Jan Šnajder

Jan Šnajder

Jan Šnajder received his PhD degree in Computer Science from the University of Zagreb in 2010. Since 2010, he has been an Assistant Professor at the Faculty of Electrical Engineering and Computing (FER) at the University of Zagreb and a member of Text Analysis and Knowledge Engineering Lab (TakeLab). His research revolves around artificial intelligence, more precisely natural language processing (NLP) and machine learning, with a focus on statistical methods for lexical semantics, information extraction, and opinion mining. From 2012 to 2016 he was a visiting research fellow at the Department of Computational Linguistics at Heidelberg University, National Institute of Information and Communications Technology in Kyoto, Institute for Natural Language Processing at Stuttgart University, and the University of Melbourne.
Jan has participated in several national and international research projects, as well as projects with the industry, while currently he is the principal investigator on several NLP research projects. He has (co)authored more than 70 research papers, and has been reviewing for the major journals and conferences in the field. He is teaching several subjects at the University of Zagreb, including Artificial Intelligence, Machine Learning, and Text Analysis and Retrieval courses, and supervised more than 70 bachelor and master’s students.
Jan is the co-founder and secretary of the Special Interest Group for the Natural Language Processing of Slavic Languages, endorsed by the Association for Computational Linguistics, and member of the newly established Scientific Board of the Croatian Scientific Excellence Centre for Data Science.

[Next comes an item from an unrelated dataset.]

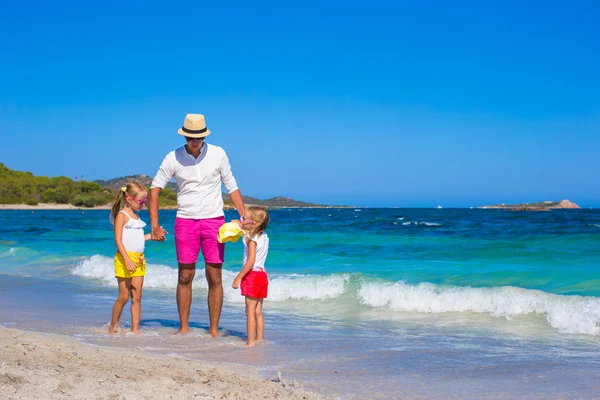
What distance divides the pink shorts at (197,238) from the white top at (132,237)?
434 millimetres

He was a member of the winning team for the VIDI e-Novation Award in 2007 in 2009, and was awarded the Croatian Science Foundation fellowship in 2012, the fellowship of the Japanese Society for the Promotion of Science in 2014, and the Endeavour Fellowship of the Australian Government in 2015.

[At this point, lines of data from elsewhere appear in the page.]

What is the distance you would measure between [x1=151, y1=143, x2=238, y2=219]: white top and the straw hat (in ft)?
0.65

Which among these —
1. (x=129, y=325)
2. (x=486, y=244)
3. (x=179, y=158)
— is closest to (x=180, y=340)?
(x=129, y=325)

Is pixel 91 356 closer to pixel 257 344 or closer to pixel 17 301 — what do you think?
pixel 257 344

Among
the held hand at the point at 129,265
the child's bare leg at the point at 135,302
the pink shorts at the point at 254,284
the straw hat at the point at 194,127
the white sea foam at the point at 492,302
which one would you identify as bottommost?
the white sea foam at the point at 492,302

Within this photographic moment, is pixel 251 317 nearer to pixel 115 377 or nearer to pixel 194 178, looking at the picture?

Artificial Intelligence Meets Terminology Extraction

Artificial Intelligence (AI) is making huge waves once again. Fuelled by recent advances in machine learning, AI has made remarkable progress in developing human-level competence systems for a variety of complex cognitive tasks, such as playing the game of Go against a human champion, recognizing objects featured in a photograph, or navigating an autonomous vehicle. On the other hand, while we have also witnessed significant progress in the AI field of natural language processing (NLP), the full understanding of language remains a distant dream. Much effort in the NLP community is currently being directed towards machine translation. At the same time, translation community is in dire need of more mature computer-aided translation technologies. A key component of such technology is the capability for automated extraction of terminology lexica. This task has received considerable attention in the NLP community, especially from the perspective of statistical collocations and multi-word expression processing.
In this talk, I will review the research on multi-word expression processing in NLP, and discuss how this research relates to terminology and translation. In particular, I will focus on the recent developments in statistical and semantic approaches to multi-word expression extraction and identification, and how these can be leveraged in computer-aided translation tools. I’ll outline some of the outstanding challenges and caveats, which the end users of these tools should be aware of. Finally, I will present TermeX, a state-of-the-art terminology extraction tool developed at TakeLab FER, and announce a new release of this tool. For this new version, we are working together with the translation community to create a product that specifically meets the needs of translators in their daily work, by assisting them in delivering high-quality, accurate translations under increasingly tight time constraints.